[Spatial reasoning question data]
--------------------------------------------------

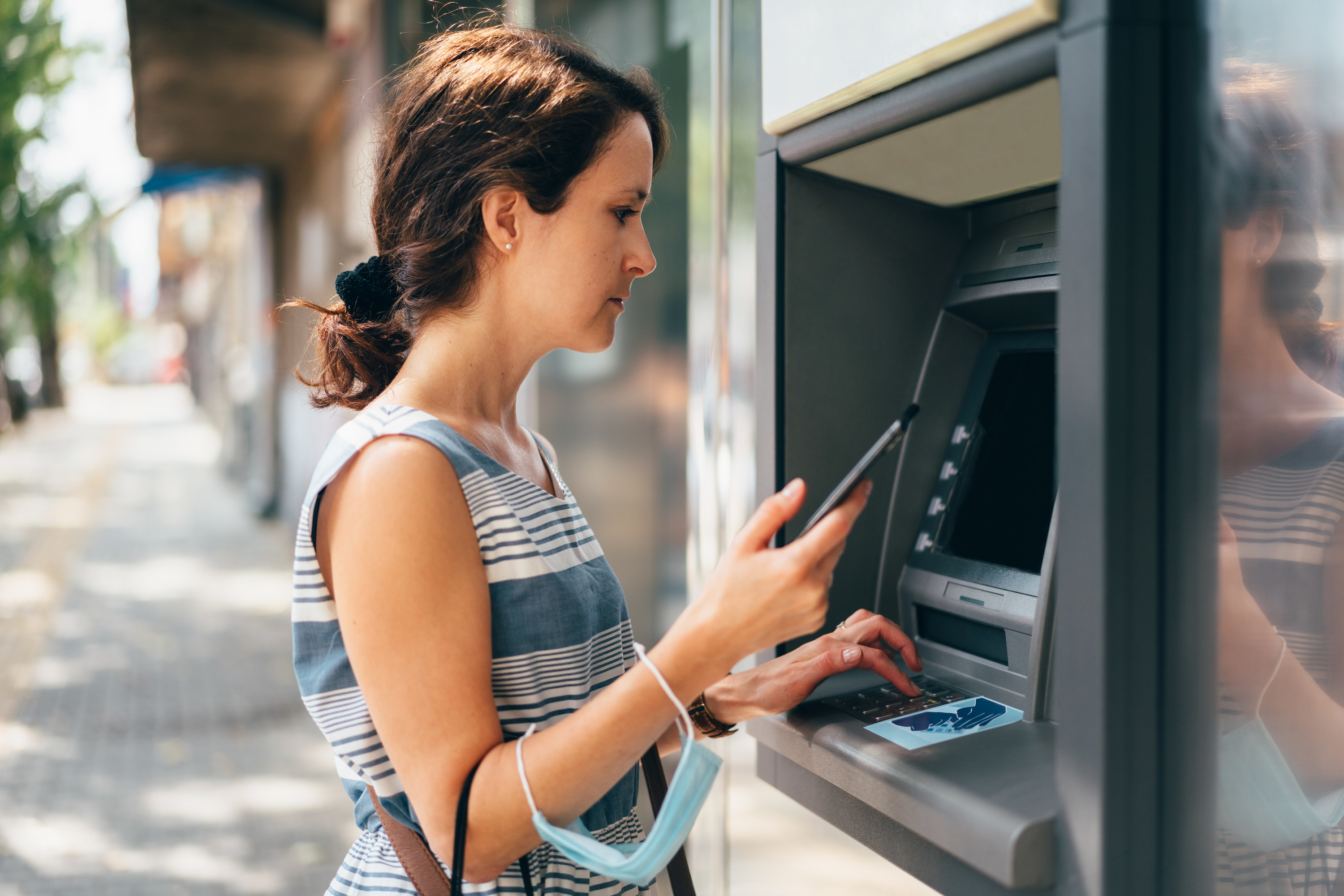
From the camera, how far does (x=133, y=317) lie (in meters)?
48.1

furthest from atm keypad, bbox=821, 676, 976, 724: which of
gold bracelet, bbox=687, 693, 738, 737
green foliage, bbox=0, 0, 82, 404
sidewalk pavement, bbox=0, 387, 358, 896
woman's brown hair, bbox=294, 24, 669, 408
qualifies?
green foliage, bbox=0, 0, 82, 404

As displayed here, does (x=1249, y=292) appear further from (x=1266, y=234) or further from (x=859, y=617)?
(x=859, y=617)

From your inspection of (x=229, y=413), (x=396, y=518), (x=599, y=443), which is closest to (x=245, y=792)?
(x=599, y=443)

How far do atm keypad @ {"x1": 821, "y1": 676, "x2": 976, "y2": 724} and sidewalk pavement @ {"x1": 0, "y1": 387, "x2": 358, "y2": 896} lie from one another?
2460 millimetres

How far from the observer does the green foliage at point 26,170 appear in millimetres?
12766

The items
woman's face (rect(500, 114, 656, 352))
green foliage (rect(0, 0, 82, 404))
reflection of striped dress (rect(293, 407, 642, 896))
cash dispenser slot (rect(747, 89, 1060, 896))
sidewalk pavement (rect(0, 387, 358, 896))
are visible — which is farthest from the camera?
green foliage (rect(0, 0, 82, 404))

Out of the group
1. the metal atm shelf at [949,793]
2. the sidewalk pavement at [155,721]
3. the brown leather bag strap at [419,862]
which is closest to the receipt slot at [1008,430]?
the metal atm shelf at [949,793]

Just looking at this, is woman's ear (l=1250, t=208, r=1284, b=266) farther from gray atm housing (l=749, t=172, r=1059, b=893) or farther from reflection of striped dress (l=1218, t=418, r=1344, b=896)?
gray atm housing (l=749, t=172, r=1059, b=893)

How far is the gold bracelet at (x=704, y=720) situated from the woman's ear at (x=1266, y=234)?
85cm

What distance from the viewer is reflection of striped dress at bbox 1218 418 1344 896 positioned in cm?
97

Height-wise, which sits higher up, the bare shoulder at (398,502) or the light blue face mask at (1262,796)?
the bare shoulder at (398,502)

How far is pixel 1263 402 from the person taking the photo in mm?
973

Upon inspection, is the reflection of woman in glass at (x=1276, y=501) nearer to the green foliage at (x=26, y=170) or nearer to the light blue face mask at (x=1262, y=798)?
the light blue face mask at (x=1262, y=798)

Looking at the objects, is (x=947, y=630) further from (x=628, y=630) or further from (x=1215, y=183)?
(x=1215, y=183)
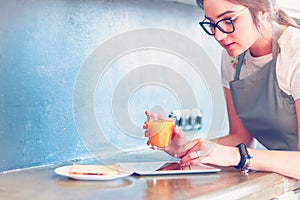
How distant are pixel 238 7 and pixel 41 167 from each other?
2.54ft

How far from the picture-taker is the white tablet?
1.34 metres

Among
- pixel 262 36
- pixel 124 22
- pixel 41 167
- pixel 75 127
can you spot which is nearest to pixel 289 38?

--------------------------------------------------

### Instructions to follow
Give back every line exactly as it stands, pictures excluded.

### Expected answer
From the camera, how far does (x=133, y=317) lie (in meters)?
48.1

furthest from atm keypad, bbox=821, 676, 976, 724: which of
gold bracelet, bbox=687, 693, 738, 737
green foliage, bbox=0, 0, 82, 404
sidewalk pavement, bbox=0, 387, 358, 896
woman's brown hair, bbox=294, 24, 669, 408
qualifies?
green foliage, bbox=0, 0, 82, 404

As displayed here, does (x=1249, y=292) appear further from (x=1266, y=234) or further from (x=859, y=617)?
(x=859, y=617)

From your inspection of (x=229, y=413), (x=396, y=518), (x=599, y=443), which is closest to (x=245, y=792)?
(x=599, y=443)

How far do atm keypad @ {"x1": 821, "y1": 676, "x2": 976, "y2": 724} and sidewalk pavement @ {"x1": 0, "y1": 387, "x2": 358, "y2": 896} lie from one another?
2460 millimetres

How far from the observer does the green foliage at point 26,170 appear in millimetres?
12766

The items
woman's face (rect(500, 114, 656, 352))
green foliage (rect(0, 0, 82, 404))
reflection of striped dress (rect(293, 407, 642, 896))
cash dispenser slot (rect(747, 89, 1060, 896))
sidewalk pavement (rect(0, 387, 358, 896))
are visible — which is farthest from the camera?
green foliage (rect(0, 0, 82, 404))

Out of the group
1. the metal atm shelf at [949,793]
2. the sidewalk pavement at [155,721]
3. the brown leather bag strap at [419,862]
which is closest to the receipt slot at [1008,430]?
the metal atm shelf at [949,793]

Just looking at this, is woman's ear (l=1250, t=208, r=1284, b=266) farther from gray atm housing (l=749, t=172, r=1059, b=893) or farther from reflection of striped dress (l=1218, t=418, r=1344, b=896)?
gray atm housing (l=749, t=172, r=1059, b=893)

How far is the gold bracelet at (x=704, y=720) situated from the woman's ear at (x=1266, y=234)?
85cm

What distance from the viewer is reflection of striped dress at bbox 1218 418 1344 896 positioned in cm?
97

Height-wise, which sits higher up, the bare shoulder at (398,502) or the light blue face mask at (1262,796)?
the bare shoulder at (398,502)

How far is pixel 1263 402 from the person taking the photo in mm?
973

Upon inspection, is the reflection of woman in glass at (x=1276, y=501) nearer to the green foliage at (x=26, y=170) or nearer to the light blue face mask at (x=1262, y=798)?
the light blue face mask at (x=1262, y=798)

Looking at the objects, is (x=947, y=630) further from (x=628, y=630) or further from (x=1215, y=183)?
(x=1215, y=183)
How distant are pixel 238 7 and pixel 41 167 from each other?
2.54ft

How far from the picture-taker is the white tablet?
1.34 metres

Among
- pixel 262 36
- pixel 124 22
- pixel 41 167
- pixel 75 127
can you spot which is nearest to pixel 289 38?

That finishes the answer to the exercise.